Our identification of an increase in a specific subset of these platelets in patients with micrometastatic disease raises the intriguing possibility of tumour-orchestrated mobilisation of these immature platelets from the bone marrow, where they might aid in tumour cell survival and extravasation through direct contact with disseminated tumour cells as postulated by very recent work, showing that platelet adherence to circulating tumour cells provokes epithelial mesenchymal-like transition in the epithelial cells and ultimately invasive and aggressive phenotypes in experimental metastasis models (Labelle et al, 2011). These results strongly imply that secreted factors released from the distinct platelet reticular and granular system could directly enhance disseminated tumour cell survival extravasation and distant proliferation in micrometastatic niches.

In this regard it is of great interest that distinct subtypes of granules and OCS have very recently been identified using EM tomography and 3D reconstruction (van Nispen tot Pannerden et al, 2010) of resting platelets, suggesting that previously unknown multiple distinct subclasses of platelets may exist.

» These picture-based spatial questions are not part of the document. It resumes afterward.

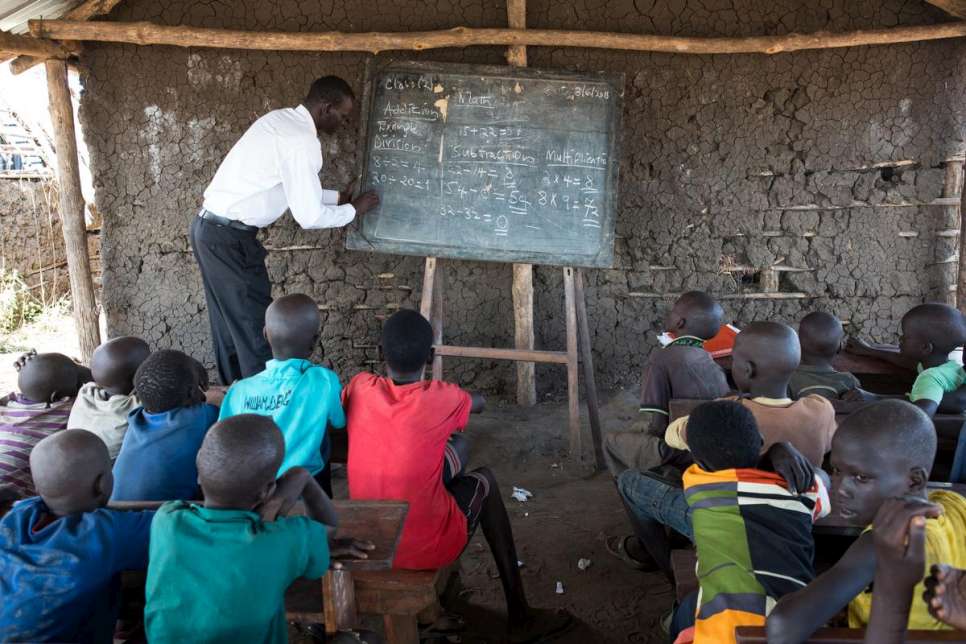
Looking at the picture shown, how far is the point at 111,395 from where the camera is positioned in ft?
9.00

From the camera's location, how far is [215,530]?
164 centimetres

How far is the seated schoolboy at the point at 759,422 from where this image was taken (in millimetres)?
2225

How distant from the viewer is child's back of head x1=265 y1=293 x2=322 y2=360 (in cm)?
274

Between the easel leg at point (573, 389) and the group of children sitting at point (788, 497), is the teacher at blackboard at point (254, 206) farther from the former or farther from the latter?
the group of children sitting at point (788, 497)

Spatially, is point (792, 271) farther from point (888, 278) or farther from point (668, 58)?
point (668, 58)

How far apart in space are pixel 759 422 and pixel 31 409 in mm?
2442

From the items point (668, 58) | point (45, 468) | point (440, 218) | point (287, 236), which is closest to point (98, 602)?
point (45, 468)

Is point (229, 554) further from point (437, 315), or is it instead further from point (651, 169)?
point (651, 169)

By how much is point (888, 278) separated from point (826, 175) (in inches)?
30.7

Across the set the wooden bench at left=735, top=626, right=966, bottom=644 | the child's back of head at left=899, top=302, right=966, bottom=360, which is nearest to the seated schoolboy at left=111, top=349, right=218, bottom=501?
the wooden bench at left=735, top=626, right=966, bottom=644

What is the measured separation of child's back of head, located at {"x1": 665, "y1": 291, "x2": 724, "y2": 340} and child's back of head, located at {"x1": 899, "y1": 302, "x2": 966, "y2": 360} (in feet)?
2.39

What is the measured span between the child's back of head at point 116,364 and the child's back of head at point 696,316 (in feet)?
6.51

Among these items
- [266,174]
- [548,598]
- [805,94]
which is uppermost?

It cannot be inferred from our results that CECs or CEPs do not have a role in tumour prognostication or as treatment response markers. Numerous positive studies attest to the potential of this biomarker, particularly as a treatment response marker in the advanced cancer setting following systemic drug treatment (Dome et al, 2006; Mancuso et al, 2006; Goon et al, 2009; Bertolini et al, 2011). However, it is interesting to speculate to what degree levels of CECs reported in studies may include other cell types other than ‘pure’ CECs. Our study was specifically designed to analyse the predictive potential of circulating cells as biomarkers of subclinical, micrometastatic disease in the early prostate cancer setting for which we have surprisingly discovered that a specific subset of circulating platelets namely, large immature platelets are markedly elevated in this setting. Given the very recent findings of a distinctive role for platelets in tumour cell dissemination and extravasation (Gay and Felding-Habermann, 2011), these results raise the possibility that these large immature platelets may not only serve as biomarkers of disease status but may be intimately involved in the prostate cancer metastatic process, potentially opening novel avenues of targeted antimetastatic therapies in the future.